— Она моя невеста, — повторил. — И скоро станет женой. Частью моего рода. Потому хочу другое тебе предложить. Чтобы не случилось распри между нами. Чтобы не пришлось тебе войско гонять издалека или мне на шаги идти те, которых я делать не хочу.
— Что же ты хочешь предложить? — ярл сделал вид, что не понимает.
— Возьми вергельд за своего сына. Сколько хочешь — заплачу.
— Так уж прямо, сколько хочу? — тот приподнял брови. — Мой сын и моя гордость
— не раб на торгу, чтобы за него пару ломаных шелягов взять.

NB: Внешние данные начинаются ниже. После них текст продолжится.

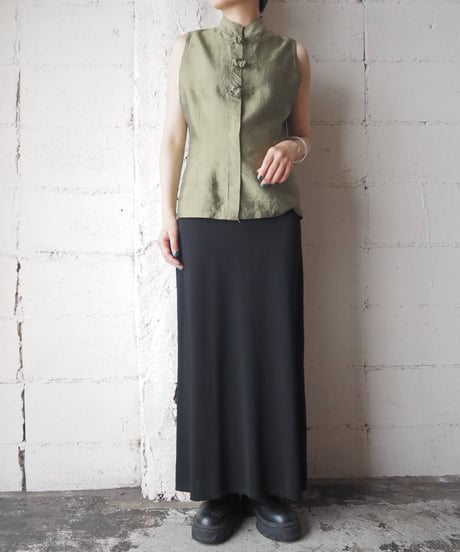 Sleeveless China Blouse YGR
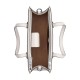 Nina Refined Calfskin Shoulder Bag Crossbody Bag Handbag Medium Women S Silver Chalk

— Если я сказал, сколько хочешь, значит, так и есть, — Владивой кивком подтвердил свои слова.
Ярдар Медный перевел взгляд на Грозу, которая и дышать слишком громко боялась. Потому как видела еще горячий гнев в глазах варяга, такого огненного и опасного. Будто он, коли захочет, может все тут пожечь в пепел.
— Вот сколько тебя знаю, Владивой, никогда бы не подумал, что за девицу, которая и тебе может навредить, ты станешь так щедро расплачиваться. Уж сколько их кругом…
— Значит, других таких нет, — серьезно оборвал его князь.
Ярдар кашлянул, слегка дернув себя за кончик бороды — и задумался крепко. После вздохнул, качая головой: видно, и самому ему не хотелось сейчас вражду развязывать с Владивоем. Да и за сына он по-прежнему серчал.
— Пусть идет твоя Гроза, — проговорил наконец. — Ишь ты, и имя у нее какое. И впрямь ведь как дочь Тора.
— Тогда уж Перуна, — улыбнулся Владивой и посмотрел на нее с теплом, что растекалось по грани, за которой обжигать начнет. — Иди, Гроза.
Она едва поднялась на негнущиеся ноги. Нарочно плечи расправила, чтобы хоть себе уверенности придать в том, что все будет теперь хорошо — и уже за это надо бы Владивою благодарной быть. Как бы ни неволил ее, а дело свое знал.
Долго они сидели еще в общине. Позже пришли туда и ближники Владивоя, и те хирдманны, что прибыли с ярлом в детинец. Загудела большая изба. Челядинки все ж понесли туда и яства разные, и питье в больших братинах. Стало быть, о чем-то мирном уговорились? Гроза с Драгицей и под приглядом еще двух челядинок — по- другому князь не велел ее из горницы выпускать — волей-неволей ходили все вокруг общины, прислушивались да приглядывались, якобы гуляя. Слушая стихающее пение птиц в ветвях лип. Дневной жар помалу отступал, заструилась сыроватая блаженная прохлада над землей, легкими порывами ветра качая обросившуся траву, сбрызгивая щиколотки зябкой влагой. Но скоро в общине все начало походить на обычное пиршество, которые нет-нет, да случались в детинце. И хотелось, чтобы оно и впрямь стало залогом мира между правителями. Потому женщины начали говорить о том, чтобы возвращаться в терем.